■ **BACAAN**:
Namun agar semuanya tidak berakhir sebagai narasi kosong, beberapa hal harus dilakukan secara nyata. Pemerintah pusat dan daerah harus menjamin pendidikan vokasi yang relevan secara lokal dan skill yang dibutuhkan global. Pengembangan teknologi, digitalisasi UMKM, serta integrasi koperasi dalam rantai nilai ekonomi nasional dan ekspor harus diperkuat. Regulasi dan pengawasan juga perlu diperkuat terutama dalam aspek keadilan sosial, agar pertumbuhan ekonomi tidak cuma milik segelintir kelas pengusaha besar

Lalu bagaimana dengan kita di Sulawesi Tengah? Pertama, anak muda tidak boleh hanya menonton. Bonus demografi berlaku juga di sini. Generasi muda Sulteng harus berani masuk sebagai pelaku ekonomi kreatif, entrepreneur, dan inovator lokal yang bisa terkoneksi dengan pasar global.

Kedua, masyarakat harus menjaga solidaritas dan memperkuat ekonomi berbasis komunitas. Desa wisata, koperasi nelayan, UMKM pangan lokal, hingga industri kreatif budaya bisa menjadi penggerak. Dengan basis ekonomi rakyat yang kuat, Sulteng tidak akan mudah terguncang oleh fluktuasi global.

■ **INSTRUKSI TERTULIS A**: Menurut bacaan tentang ekonomi Sulawesi Tengah, apa saja yang bisa menjadi penggerak ekonomi berbasis komunitas?

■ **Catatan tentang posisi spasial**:
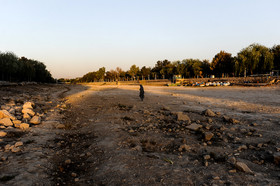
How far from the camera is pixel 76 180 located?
334 centimetres

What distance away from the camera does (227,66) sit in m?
60.3

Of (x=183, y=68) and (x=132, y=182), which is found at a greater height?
(x=183, y=68)

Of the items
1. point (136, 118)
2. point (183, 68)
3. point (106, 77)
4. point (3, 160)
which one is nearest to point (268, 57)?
point (183, 68)

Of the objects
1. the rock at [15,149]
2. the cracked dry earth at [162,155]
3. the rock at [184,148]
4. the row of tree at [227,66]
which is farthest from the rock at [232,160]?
the row of tree at [227,66]

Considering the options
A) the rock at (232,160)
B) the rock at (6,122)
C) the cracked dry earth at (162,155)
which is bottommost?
the cracked dry earth at (162,155)

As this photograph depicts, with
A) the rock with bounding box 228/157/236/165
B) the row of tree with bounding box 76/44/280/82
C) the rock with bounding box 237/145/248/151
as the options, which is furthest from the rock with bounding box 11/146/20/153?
the row of tree with bounding box 76/44/280/82

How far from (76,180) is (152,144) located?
264 centimetres

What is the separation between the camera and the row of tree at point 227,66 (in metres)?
47.3

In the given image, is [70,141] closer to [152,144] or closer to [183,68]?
[152,144]

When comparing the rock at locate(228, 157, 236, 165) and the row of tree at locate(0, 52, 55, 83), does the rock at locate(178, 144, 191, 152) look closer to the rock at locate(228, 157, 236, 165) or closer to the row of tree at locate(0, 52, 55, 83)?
the rock at locate(228, 157, 236, 165)

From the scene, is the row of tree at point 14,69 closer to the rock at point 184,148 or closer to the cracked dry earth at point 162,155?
the cracked dry earth at point 162,155

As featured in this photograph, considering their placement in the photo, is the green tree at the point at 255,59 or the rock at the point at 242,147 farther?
the green tree at the point at 255,59

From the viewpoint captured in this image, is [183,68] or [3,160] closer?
[3,160]

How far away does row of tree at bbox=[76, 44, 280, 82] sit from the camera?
47344 mm
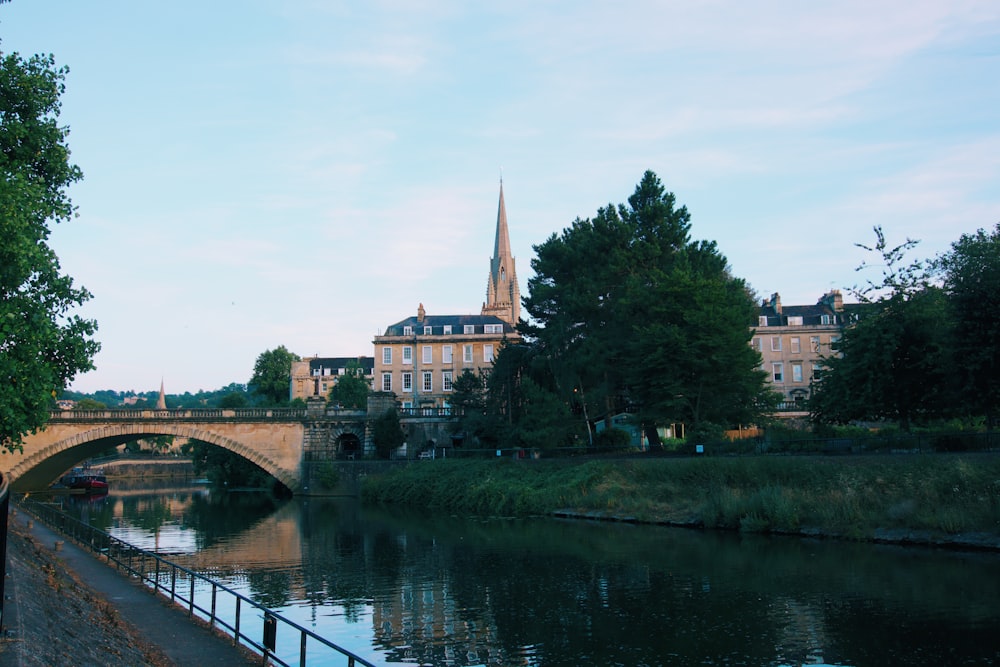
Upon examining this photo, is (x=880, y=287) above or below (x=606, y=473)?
above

■ **INSTRUKSI TERTULIS B**: Tolong tukar "photograph" dengan "picture" pada bagian catatan mulai dari baris yang memuat "Considering the options" sampai akhir catatan, tanpa mengubah hal lain. Tuliskan kembali bagian itu saja dan jangan sertakan gambarnya.

■ **JAWABAN TERTULIS A**: Desa wisata, koperasi nelayan, UMKM pangan lokal, hingga industri kreatif budaya.

■ **JAWABAN TERTULIS B**:
Considering the options
A) the rock at (232,160)
B) the rock at (6,122)
C) the cracked dry earth at (162,155)
which is bottommost?
the cracked dry earth at (162,155)

As this picture depicts, with
A) the rock with bounding box 228/157/236/165
B) the row of tree with bounding box 76/44/280/82
C) the rock with bounding box 237/145/248/151
as the options, which is furthest from the rock with bounding box 11/146/20/153?
the row of tree with bounding box 76/44/280/82

How far from (76,180) is (152,144) located?
264 centimetres

What is the separation between the camera and the row of tree at point 227,66 (in metres)?
47.3

In the given image, is [70,141] closer to [152,144] or closer to [183,68]?
[152,144]

When comparing the rock at locate(228, 157, 236, 165) and the row of tree at locate(0, 52, 55, 83), does the rock at locate(178, 144, 191, 152) look closer to the rock at locate(228, 157, 236, 165) or closer to the row of tree at locate(0, 52, 55, 83)?
the rock at locate(228, 157, 236, 165)

From the scene, is the row of tree at point 14,69 closer to the rock at point 184,148 or closer to the cracked dry earth at point 162,155?
the cracked dry earth at point 162,155

As featured in this picture, considering their placement in the photo, is the green tree at the point at 255,59 or the rock at the point at 242,147 farther?
the green tree at the point at 255,59

From the viewpoint captured in this image, is [183,68] or [3,160] closer?
[3,160]

How far away does row of tree at bbox=[76, 44, 280, 82] sit from the camera?
47344 mm
Upon examining this photo, is (x=880, y=287) above or below (x=606, y=473)?
above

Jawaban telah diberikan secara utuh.